→ Short problem a: Show every line of the listing that contains the string "framed". Case counts.

___ Reading passage

Last month, George Bush showed that he can reach for newer and greater heights when he broke the Gallup poll record for highest disapproval ever recorded for a president over the last 70 years.

The records keep rolling in…but, this month, Bush is an equal opportunity record-breaker. He has reached a new high and sunk to new lows for May:

The month started out with a new high (my emphasis throughout):

A new poll suggests that George W. Bush is the most unpopular president in modern American history.

A CNN/Opinion Research Corporation survey released Thursday indicates that 71 percent of the American public disapprove of how Bush his handling his job as president.

“No president has ever had a higher disapproval rating in any CNN or Gallup poll; in fact, this is the first time that any president’s disapproval rating has cracked the 70 percent mark,” said CNN Polling Director Keating Holland.

“Bush’s approval rating, which stands at 28 percent in our new poll, remains better than the all-time lows set by Harry Truman and Richard Nixon (22 percent and 24 percent, respectively) but even those two presidents never got a disapproval rating in the 70s,” Holland added. “The previous all-time record in CNN or Gallup polling was set by Truman, 66 percent disapproval in January 1952.”

Bush shows that he has also mastered the lows on Sunday when Rassmussen Reports gave their weekly and monthly approval/disapproval summaries:

For the week ending May 9, just 32% of Americans approved of the way the George W. Bush performed his role as President. That’s down two percentage points from last week and the lowest level ever recorded by Rasmussen Reports. The decline in the President’s ratings come as the Rasmussen Consumer Index also hovers around record lows—72% of Americans believe that economic conditions are getting worse.

Sixty-five percent (65%) disapprove of the President’s Performance, up two points from a week ago.
[…]

The weekly figures also represents a two-point decline from the numbers recorded during the full month of April. During that month, 34% of Americans gave the President their approval. That too was an all-time low, the lowest full-month approval rating ever for the President measured by Rasmussen Reports.

______
___ Data section

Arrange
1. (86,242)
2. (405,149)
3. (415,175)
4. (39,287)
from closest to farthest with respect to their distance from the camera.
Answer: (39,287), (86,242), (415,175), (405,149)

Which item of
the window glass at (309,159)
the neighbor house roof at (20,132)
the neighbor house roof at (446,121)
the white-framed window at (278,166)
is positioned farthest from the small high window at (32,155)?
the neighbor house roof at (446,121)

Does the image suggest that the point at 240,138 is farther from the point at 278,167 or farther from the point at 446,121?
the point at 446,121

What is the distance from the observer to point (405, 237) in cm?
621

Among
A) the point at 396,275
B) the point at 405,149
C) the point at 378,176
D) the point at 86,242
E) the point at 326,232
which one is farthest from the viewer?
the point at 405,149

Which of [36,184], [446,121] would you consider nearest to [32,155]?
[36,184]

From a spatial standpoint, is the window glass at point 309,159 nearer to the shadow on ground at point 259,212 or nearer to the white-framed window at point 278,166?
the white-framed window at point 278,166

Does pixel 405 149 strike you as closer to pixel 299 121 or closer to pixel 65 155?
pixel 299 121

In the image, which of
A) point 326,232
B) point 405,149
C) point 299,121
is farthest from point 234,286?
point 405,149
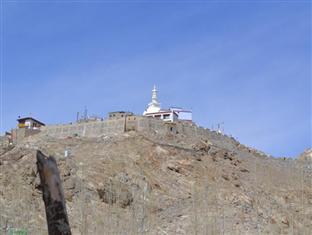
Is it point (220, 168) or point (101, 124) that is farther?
point (101, 124)

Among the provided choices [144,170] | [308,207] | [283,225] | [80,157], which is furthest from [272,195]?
[80,157]

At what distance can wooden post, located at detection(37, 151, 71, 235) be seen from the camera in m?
5.55

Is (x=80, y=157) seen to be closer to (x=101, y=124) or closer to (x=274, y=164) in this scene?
(x=101, y=124)

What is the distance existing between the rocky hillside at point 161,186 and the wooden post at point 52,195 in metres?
13.9

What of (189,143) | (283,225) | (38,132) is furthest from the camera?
(38,132)

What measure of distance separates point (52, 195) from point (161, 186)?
26.7 m

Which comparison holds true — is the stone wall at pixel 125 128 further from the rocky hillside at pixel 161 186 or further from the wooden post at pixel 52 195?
the wooden post at pixel 52 195

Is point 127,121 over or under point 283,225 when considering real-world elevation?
over

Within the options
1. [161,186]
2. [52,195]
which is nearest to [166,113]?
[161,186]

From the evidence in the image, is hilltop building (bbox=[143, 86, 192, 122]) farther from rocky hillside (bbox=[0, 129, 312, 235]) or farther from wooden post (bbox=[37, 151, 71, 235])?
wooden post (bbox=[37, 151, 71, 235])

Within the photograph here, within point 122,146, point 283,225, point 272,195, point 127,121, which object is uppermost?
point 127,121

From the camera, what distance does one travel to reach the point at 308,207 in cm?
3512

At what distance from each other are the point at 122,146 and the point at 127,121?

______

→ Short problem b: In the piece on Bush's poll records, why is Bush called an "equal opportunity record-breaker" this month?

→ Right answer a:
the white-framed window at (278,166)
From a spatial standpoint, is the window glass at point 309,159 nearer to the shadow on ground at point 259,212 or nearer to the white-framed window at point 278,166?
the white-framed window at point 278,166

→ Right answer b: In May he set both a new high and new lows. The CNN/Opinion Research Corporation survey gave him a record 71 percent disapproval. Rasmussen Reports recorded its lowest approval level ever, 32 percent for the week ending May 9.